Real Estate News

Dorm Contest Winner: This student’s room reflects her love of pink and women’s rights

The design of this space involved poring over floor plans, patience, and a lot of introspection.

Natalie Held did quite a bit of research before she and her roommate picked their dorm at Boston University. They wanted the best double on campus. 

“We went through all of the possible dorms at BU that were doubles,” said Held, a junior who is majoring in political science and journalism and minoring in women’s studies. “We knew we wanted to stay on East Campus, and Myles Standish Hall was our top choice, so we went through the floor plan of the building, looking at blueprints for the room itself.”

They did an analysis of the building to determine the best floor and the best location in the hall to ensure they would get the biggest room.


The duo got their top choice: a suite with two double rooms (they also have two other roommates who share another room) overlooking Beacon Street.

And after all of that, Held is now the most recent winner of’s Dorm Contest and a $1,000 gift card.

She didn’t win by leaving her room the way she found it — white walls and all. Her interior design process, she said, began shortly after they got the news about their room.

“I started to map it out with a blueprint to see where I could put certain things,” Held said, noting that she got her roommate’s green stamp of approval. 

Her previous dorms on campus have been similarly decorated with some differences, which she describes in a recent blog post

Held didn’t like how the furniture that came in her room was arranged, so she moved things around a lot. “We ended up making it so the middle of room is clear,” she said.

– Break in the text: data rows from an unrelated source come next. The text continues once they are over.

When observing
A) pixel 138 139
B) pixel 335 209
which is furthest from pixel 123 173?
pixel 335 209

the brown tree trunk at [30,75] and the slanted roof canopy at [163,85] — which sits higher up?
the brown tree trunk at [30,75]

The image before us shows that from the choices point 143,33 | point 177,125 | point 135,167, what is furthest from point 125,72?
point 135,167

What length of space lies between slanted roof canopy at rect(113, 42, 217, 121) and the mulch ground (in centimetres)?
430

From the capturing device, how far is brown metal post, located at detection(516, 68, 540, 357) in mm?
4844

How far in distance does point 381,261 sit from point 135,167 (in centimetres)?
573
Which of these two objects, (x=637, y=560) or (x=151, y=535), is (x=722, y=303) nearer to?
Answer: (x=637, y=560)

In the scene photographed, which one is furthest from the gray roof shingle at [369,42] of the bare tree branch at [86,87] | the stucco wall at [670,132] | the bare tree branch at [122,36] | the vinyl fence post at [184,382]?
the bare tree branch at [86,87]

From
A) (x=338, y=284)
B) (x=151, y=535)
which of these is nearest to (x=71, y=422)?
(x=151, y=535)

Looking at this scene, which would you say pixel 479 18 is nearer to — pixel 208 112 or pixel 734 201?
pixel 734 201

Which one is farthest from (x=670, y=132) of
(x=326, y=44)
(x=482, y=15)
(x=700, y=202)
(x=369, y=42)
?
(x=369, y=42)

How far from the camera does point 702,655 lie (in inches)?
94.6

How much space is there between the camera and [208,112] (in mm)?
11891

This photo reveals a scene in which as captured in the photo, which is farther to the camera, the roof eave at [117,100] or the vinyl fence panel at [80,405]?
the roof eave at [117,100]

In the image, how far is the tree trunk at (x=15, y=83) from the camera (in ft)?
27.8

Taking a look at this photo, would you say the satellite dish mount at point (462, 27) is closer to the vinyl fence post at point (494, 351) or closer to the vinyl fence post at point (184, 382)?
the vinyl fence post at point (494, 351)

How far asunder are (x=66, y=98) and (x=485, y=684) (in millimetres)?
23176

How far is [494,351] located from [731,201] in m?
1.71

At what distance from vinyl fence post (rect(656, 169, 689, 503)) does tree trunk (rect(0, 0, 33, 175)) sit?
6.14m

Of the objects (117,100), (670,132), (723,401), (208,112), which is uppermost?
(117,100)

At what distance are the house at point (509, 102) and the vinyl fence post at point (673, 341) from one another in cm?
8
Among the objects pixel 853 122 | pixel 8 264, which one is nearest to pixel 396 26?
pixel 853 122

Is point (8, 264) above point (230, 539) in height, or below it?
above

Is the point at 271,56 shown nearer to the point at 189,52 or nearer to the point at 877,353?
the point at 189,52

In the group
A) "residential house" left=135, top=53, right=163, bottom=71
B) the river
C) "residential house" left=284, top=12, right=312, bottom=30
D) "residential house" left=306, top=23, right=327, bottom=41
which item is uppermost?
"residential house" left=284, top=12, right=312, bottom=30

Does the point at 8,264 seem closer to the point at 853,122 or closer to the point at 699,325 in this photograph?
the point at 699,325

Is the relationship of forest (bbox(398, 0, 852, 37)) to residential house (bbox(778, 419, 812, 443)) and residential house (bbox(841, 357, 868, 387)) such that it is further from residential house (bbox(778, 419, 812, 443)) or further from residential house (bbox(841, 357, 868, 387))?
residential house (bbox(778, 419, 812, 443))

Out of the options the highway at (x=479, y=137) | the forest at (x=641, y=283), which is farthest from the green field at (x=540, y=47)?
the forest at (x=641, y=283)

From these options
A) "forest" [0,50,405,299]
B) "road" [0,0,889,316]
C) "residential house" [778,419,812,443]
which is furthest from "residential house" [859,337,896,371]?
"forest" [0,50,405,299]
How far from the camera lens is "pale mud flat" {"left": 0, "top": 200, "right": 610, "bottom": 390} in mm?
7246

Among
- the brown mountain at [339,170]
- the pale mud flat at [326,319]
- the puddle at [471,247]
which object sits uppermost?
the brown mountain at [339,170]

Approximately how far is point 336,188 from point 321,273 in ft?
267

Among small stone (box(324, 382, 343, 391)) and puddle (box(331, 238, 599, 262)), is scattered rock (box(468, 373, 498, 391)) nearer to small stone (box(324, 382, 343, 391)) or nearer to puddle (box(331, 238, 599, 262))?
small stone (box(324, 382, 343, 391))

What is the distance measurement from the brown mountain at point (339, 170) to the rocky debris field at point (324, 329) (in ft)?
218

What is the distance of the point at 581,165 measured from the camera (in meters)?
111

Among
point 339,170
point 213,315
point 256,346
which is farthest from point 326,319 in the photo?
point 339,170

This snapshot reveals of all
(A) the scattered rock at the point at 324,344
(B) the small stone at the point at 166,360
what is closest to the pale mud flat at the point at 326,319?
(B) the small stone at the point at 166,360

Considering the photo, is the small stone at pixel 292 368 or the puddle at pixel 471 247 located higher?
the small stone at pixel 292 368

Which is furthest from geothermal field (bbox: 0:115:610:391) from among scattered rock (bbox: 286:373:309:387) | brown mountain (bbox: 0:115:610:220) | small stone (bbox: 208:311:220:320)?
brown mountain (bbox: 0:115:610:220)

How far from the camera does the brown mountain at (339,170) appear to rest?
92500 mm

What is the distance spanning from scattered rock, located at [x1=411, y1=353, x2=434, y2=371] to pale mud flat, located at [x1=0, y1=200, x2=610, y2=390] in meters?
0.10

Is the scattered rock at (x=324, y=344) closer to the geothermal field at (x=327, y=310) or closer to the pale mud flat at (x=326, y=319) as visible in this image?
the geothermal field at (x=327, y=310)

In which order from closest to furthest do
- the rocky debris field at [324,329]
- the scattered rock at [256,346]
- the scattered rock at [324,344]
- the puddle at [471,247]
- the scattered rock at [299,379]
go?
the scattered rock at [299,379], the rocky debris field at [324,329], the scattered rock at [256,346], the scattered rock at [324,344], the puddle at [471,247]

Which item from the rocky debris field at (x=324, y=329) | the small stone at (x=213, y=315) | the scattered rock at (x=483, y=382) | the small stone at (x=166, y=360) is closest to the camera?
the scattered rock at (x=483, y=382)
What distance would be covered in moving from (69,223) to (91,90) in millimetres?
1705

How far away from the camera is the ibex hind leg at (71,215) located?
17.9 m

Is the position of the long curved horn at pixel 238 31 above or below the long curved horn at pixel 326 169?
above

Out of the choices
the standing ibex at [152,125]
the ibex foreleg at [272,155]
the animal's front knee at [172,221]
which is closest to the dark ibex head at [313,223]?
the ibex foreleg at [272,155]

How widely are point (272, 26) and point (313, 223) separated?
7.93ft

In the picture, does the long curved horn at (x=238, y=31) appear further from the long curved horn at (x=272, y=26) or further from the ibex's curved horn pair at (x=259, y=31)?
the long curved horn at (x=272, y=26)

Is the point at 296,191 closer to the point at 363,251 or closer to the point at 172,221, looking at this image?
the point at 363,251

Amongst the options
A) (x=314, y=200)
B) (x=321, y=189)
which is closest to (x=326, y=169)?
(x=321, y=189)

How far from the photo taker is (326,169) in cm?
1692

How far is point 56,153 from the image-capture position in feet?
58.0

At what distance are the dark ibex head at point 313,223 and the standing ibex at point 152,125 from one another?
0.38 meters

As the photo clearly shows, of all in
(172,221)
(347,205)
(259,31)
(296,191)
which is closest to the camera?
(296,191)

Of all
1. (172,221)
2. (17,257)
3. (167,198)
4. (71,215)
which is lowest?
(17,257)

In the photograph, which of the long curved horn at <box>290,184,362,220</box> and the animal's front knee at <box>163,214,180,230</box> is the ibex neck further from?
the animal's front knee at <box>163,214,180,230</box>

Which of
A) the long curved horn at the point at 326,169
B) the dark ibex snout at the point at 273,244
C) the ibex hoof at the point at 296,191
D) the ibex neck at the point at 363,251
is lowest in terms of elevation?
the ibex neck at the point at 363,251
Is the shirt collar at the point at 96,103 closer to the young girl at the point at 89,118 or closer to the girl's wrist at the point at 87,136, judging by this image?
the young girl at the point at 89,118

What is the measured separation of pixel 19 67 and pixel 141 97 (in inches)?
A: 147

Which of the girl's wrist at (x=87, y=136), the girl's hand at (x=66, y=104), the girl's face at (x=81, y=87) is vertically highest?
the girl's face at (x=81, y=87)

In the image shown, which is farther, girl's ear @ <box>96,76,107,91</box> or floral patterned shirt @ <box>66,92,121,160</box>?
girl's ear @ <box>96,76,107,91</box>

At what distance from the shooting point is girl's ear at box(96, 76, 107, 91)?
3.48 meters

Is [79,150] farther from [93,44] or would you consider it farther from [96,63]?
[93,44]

“I center my room around certain key elements,” she said. “The last couple of years my key elements were my moon mirror, my polaroid wall, and my light box. I knew this year I was going to have more wall space, so I wanted to add to it. I got fun hanging shelves and a few more succulents.”


As you may notice from the posts, Held’s favorite color is pink — but that wasn’t always the case.

“I was a ballerina when I was younger, and I hated [the color],” she said. “When I quit, I embraced it again.”

But her room is more than just her favorite color; it also represents her values.

“In general, I see my room as a necessary accessory to myself,” she said. “It reflects my personal style — I have my feminist pillow, sorority letters, and polaroids of adventures.” She also mentioned her felt board, which has the words, “Blessed Be the Brains,” which is the name of her own personal business, described as a political and feminist podcast series turned online shop. The proceeds go to organizations like the American Civil Liberties Union and Planned Parenthood. 

But what’s her favorite piece in the room?

“My Starburst lamp,” she said, referencing her glass lamp filled with the pink candies. “I love it so much.” She even took a photo of it and tagged Starburst in it, and they loved it so much they sent her a box filled with pounds of Starbursts.

“It’s really about how you perceive the space,” she said. “I have made my room more of a personal sanctuary. It’s a place for me to unwind and de-stress.”


Held also did her extensive decorating on a budget — a mix of reusing old decor that she has been collecting throughout her life and new things she bought at stores like Urban Outfitters, Target, HomeGoods, and Five Below.

She said when her friends walk in they always ask, “Did you spend thousands of dollars?”

Her response: “Are you joking?” She said the most expensive thing she has displayed are the fake vines, which were $14 from Urban Outfitters.

For people who wish they could have a room like hers, her advice is, “I would make a list of all the things you enjoy or are passionate about and figure out how you can make your space reflective of you — and definitely budget.”

Decorating for Held is not a temporary endeavor.

“[My room is] never going to be complete,” she said. “I always will be evolving how I am feeling and how I change myself. It’s just like my wardrobe; it changes as I do.”